Text provided:

+ + +

The idea for a show where users could operate a machine remotely was first conceived over a decade ago by Mark Pauline and Eric Paulos with Karen Marcelo implementing the server code to communicate with the machine through the serial port and animated, 2D and 3D user interfaces in a way that provides for concurrent, anonymous remote destruction. This makes SRL the first to offer the public remote control over potentially lethal devices over the web.
Tele-obliteration First (Karen Marcelo, Eric Paulos, Marc Anthony Slayton)
December 1999 - Tokyo, Japan
- First user-operated robot in a live performance. The Track Robot in Yoyogi Park was controlled by a remote user at the ICC.
- Air Launcher and Pitching Machine were also tele-operated prior to the show.
June 1998 - San Francsico, California
- Users in Moscone Center drive the Track Robot on Market Street, stopping traffic and interacting with pedestrians
- South Park prank: Remote users in Moscone Center burn the Epileptic Bot via a 3D web interface to the loudest flame thrower on earth
- Air Launcher located 2 miles away fired over the web at the Keynote Panel on Displaced Perceptions: Intriguing Questions on the Desires of Unhibited Technology
October 1997 - Karlsruhe, Germany
- Air Launcher used to fire explosive rounds in San Francisco by users in Germany and Chicago during the opening of the ZKM Gallery in Karlruhe.
July 1997 - Tokyo, Japan
- 3 machines (1 in San Francisco, 2 in Tokyo) were controlled over the web. Remote users drove the Track Robot and controlled it's arm to press a button Panel on the Epileptic Bot at the ICC in Tokyo. The buttons on the Epileptic Bot then sent commands over the Internet to the Air Launcher in San Francisco where exploding targets were set up and obliterated indirectly by the users in Tokyo.
The SRL show in Austin, Texas was also the first time live, wireless, streaming video was broadcast over the web.
SRL Makes Wireless Video Webcast History
March 1997 - Austin, Texas
- A microwave antenna was erected 3 miles away from the Longhorn Speedway to enable the live, wireless, Real Video broadcast of the SRL show The Unexpected Destruction of Elaborately Engineered Artifacts
- Raymond Drury implemented a flocking/swarming algorithm using SRL machines called the Swarmers. This was the first time flocking and swarming was physically implemented in time for the ground breaking of the SF MOMA
Mark Pauline built a 6-legged walking robot with a harness that held his guinea pig Stu in place. The guinea pig's movements actuated motors to move the robot. Stu performed in several of the early SRL shows in the '80s.

+ + +

About this task: List every person named in the text about SRL's remotely operated machines.

Supplied records:
+ + +

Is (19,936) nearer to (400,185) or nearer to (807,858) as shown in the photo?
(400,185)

+ + +

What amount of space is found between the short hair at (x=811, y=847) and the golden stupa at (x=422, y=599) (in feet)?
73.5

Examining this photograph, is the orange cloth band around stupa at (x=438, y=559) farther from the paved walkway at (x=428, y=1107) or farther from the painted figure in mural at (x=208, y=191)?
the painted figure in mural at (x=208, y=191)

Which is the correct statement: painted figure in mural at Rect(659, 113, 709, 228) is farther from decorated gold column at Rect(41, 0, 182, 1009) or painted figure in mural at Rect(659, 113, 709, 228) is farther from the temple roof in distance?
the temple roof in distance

+ + +

Written response: Mark Pauline, Eric Paulos, Karen Marcelo, Marc Anthony Slayton, Raymond Drury